======== Recorded information ========

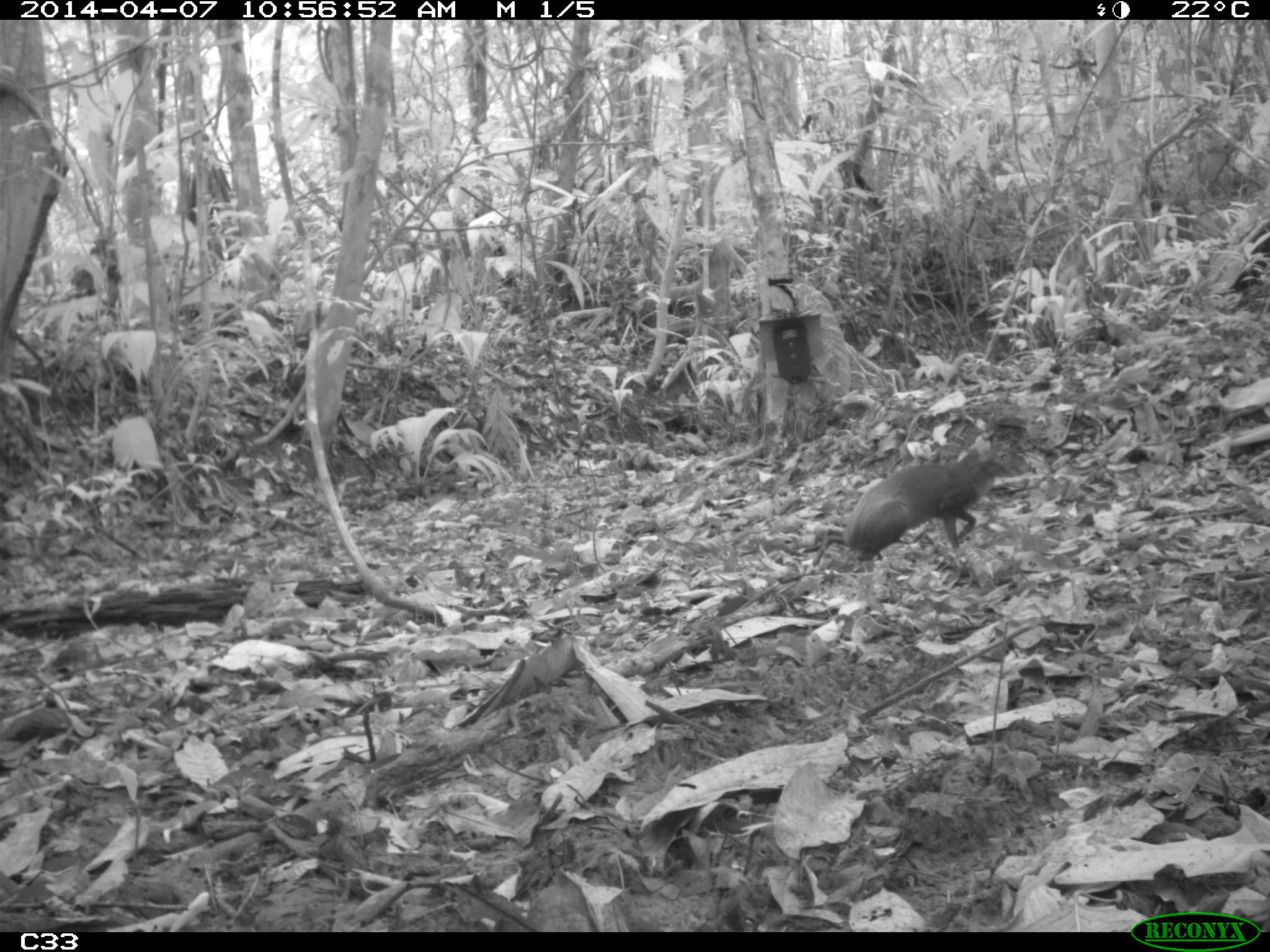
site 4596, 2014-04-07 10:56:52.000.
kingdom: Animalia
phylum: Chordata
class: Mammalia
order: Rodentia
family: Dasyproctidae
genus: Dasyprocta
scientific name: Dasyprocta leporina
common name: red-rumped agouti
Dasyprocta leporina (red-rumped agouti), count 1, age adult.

========

Action item
With the images left out, output all the entries above exactly.

Exercise result
site 4596, 2014-04-07 10:56:52.000.
kingdom: Animalia
phylum: Chordata
class: Mammalia
order: Rodentia
family: Dasyproctidae
genus: Dasyprocta
scientific name: Dasyprocta leporina
common name: red-rumped agouti
Dasyprocta leporina (red-rumped agouti), count 1, age adult.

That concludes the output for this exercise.